Co-morbidities have consistently contributed to 7 and 30-day readmission rates being above the benchmark and nursing has been attempting to identify solutions to address this issue.  This is a population of individuals who would quality for palliative care services, yet are never offered palliative care services.  Nurses are the caregivers at the bedside of the patient who can help to identify those individuals needing palliative care services in order to help prevent readmissions and provide for better symptom management in these individuals.

Sample/Methods: A convenience sample was used.  Data was analyzed doing a comparison of the 7 & 30 day readmission rates before and after the specified timeframe.

Results: Upon completion of the first 90 days of data collection, a comparison of data was done to determine if the palliative care screening tool on admission was having an impact.  The 30 day overall readmission rate did not show any significant improvement.  In evaluation of the 7 day readmission data the only disease process that had any change was that of heart failure.  Data was only available from QRD for the first two months which showed a positive decrease, though it cannot be excluded that this is due to normal variation until the remainder of the data is complete.  It could be concluded that if heart failure is the only disease process that had a change that it was due to the two units selected for the initial research were both the primary cardiac units at the hospital where the research is being done.
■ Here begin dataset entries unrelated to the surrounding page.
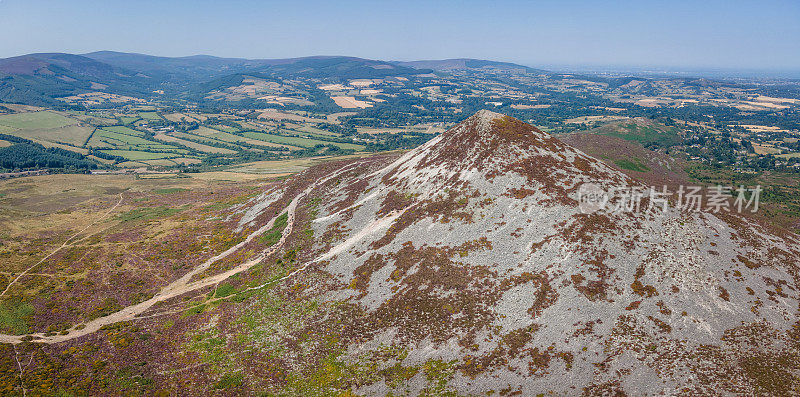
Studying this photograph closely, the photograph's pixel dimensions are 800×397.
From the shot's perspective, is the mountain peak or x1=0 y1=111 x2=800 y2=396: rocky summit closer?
x1=0 y1=111 x2=800 y2=396: rocky summit

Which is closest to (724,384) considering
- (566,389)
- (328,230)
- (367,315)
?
(566,389)

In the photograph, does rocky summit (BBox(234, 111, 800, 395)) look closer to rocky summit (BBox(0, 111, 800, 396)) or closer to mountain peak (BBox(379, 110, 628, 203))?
rocky summit (BBox(0, 111, 800, 396))

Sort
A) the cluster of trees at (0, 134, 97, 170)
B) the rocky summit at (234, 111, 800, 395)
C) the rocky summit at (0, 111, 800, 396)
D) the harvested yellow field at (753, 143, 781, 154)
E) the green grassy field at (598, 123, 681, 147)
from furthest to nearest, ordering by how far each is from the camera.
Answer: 1. the harvested yellow field at (753, 143, 781, 154)
2. the green grassy field at (598, 123, 681, 147)
3. the cluster of trees at (0, 134, 97, 170)
4. the rocky summit at (0, 111, 800, 396)
5. the rocky summit at (234, 111, 800, 395)

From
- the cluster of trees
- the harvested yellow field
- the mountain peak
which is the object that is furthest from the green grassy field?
the cluster of trees

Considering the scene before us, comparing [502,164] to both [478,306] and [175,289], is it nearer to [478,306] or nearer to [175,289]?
[478,306]

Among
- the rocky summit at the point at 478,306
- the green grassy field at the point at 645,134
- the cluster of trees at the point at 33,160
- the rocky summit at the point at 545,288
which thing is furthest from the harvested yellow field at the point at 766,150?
the cluster of trees at the point at 33,160

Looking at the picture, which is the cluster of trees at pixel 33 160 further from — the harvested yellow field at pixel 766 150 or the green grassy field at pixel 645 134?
the harvested yellow field at pixel 766 150

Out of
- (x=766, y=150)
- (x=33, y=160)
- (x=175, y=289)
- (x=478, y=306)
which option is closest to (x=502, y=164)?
(x=478, y=306)

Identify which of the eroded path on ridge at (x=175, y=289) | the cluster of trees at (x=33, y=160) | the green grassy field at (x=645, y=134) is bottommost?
the eroded path on ridge at (x=175, y=289)

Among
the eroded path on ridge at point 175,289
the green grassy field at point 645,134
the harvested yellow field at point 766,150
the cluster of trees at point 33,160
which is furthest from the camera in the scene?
the harvested yellow field at point 766,150

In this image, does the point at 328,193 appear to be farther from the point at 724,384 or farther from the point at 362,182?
the point at 724,384
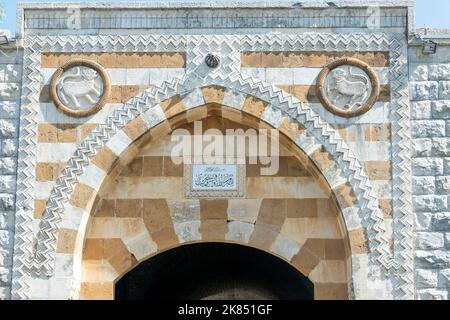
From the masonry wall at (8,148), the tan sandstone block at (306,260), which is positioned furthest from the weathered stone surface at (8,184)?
the tan sandstone block at (306,260)

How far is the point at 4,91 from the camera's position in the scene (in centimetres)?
1502

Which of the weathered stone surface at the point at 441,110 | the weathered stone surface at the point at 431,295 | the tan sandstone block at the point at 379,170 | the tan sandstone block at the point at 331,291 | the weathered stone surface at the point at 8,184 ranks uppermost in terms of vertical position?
the weathered stone surface at the point at 441,110

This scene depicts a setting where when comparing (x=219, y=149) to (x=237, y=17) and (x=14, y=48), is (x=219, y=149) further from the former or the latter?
(x=14, y=48)

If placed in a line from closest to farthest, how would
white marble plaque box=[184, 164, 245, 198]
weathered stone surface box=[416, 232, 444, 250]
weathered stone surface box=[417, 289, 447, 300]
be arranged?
weathered stone surface box=[417, 289, 447, 300] → weathered stone surface box=[416, 232, 444, 250] → white marble plaque box=[184, 164, 245, 198]

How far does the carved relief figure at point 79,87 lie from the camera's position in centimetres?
1493

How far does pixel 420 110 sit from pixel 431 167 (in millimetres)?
741

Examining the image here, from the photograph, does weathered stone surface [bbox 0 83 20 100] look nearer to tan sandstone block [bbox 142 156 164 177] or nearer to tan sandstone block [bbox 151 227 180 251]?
tan sandstone block [bbox 142 156 164 177]

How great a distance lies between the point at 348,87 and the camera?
14812mm

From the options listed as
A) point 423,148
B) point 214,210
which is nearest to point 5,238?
point 214,210

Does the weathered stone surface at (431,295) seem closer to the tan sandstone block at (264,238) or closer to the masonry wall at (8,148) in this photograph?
the tan sandstone block at (264,238)

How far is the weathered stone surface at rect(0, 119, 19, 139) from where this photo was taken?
14891 mm

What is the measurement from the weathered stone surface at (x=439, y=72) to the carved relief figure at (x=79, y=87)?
4.20 meters

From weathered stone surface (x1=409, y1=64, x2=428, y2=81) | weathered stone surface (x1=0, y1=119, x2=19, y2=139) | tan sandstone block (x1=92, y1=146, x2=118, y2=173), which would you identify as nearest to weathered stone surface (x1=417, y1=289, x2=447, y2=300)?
weathered stone surface (x1=409, y1=64, x2=428, y2=81)

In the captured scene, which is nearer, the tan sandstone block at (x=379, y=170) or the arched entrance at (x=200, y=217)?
the tan sandstone block at (x=379, y=170)
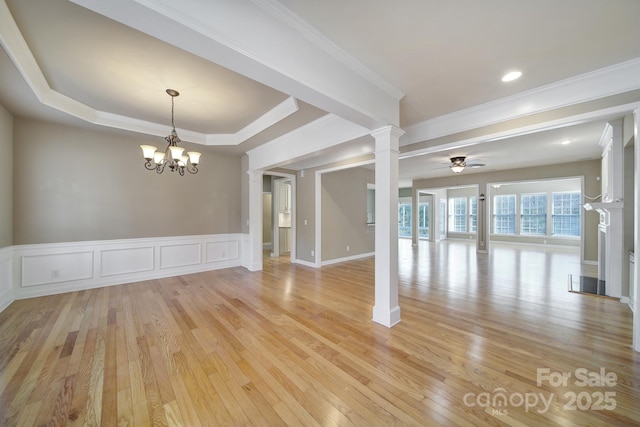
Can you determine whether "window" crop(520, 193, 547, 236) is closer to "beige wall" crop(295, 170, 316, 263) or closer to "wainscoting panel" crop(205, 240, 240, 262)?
"beige wall" crop(295, 170, 316, 263)

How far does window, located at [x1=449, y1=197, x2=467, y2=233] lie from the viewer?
11367 millimetres

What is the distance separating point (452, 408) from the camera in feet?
5.19

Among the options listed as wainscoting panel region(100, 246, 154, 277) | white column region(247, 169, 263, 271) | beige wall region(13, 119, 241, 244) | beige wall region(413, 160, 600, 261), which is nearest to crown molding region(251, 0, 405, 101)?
white column region(247, 169, 263, 271)

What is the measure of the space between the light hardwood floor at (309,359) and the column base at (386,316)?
8 cm

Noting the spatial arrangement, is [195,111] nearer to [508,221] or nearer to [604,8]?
[604,8]

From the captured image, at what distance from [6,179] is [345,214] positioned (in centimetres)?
602

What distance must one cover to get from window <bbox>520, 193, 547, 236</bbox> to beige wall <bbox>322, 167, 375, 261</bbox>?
7.09 m

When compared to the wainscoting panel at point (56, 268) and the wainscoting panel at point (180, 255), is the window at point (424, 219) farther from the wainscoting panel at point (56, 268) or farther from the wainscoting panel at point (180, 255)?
the wainscoting panel at point (56, 268)

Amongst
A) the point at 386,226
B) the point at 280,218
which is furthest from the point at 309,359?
the point at 280,218

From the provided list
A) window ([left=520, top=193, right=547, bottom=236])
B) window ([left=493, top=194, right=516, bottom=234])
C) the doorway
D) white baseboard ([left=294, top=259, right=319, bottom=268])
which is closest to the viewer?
white baseboard ([left=294, top=259, right=319, bottom=268])

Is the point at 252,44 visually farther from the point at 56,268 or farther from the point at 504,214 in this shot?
the point at 504,214

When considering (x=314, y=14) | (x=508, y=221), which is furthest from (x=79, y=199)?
(x=508, y=221)

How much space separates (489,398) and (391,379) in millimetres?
666

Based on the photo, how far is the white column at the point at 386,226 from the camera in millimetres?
2725
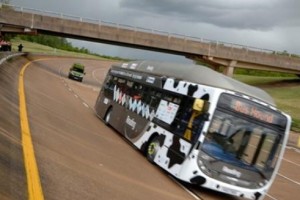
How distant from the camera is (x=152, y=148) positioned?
15.5 m

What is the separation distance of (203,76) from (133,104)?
4.83 meters

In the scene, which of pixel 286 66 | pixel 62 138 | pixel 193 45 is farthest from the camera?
pixel 286 66

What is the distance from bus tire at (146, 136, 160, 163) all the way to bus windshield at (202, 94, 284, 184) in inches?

Conclusions and Implications for Practice: After completion of the initial parts of this research, it is determined that a longer timeframe is needed to continue to collect the readmission rates in order to conclude if conducting a palliative care screening on admission to an acute care setting can have an impact on readmission rates over an extended period of time.  The next steps will be to expand the palliative care screening tool to all adult inpatient units so that a larger population of patients can be included in the data.  Having a larger population of patients be included may impact the readmission rates more globally than just the use of the tool on the two specified units. 

Nurses who were able to use the palliative care screening tool felt more empowered to get the services needed for their patients because they had the ability to initialize the consult nurse-to-nurse verses having to obtain a physician order to have this process started.  There was also an increase in palliative care consults by 15.1% when compared to the previous year at the same time.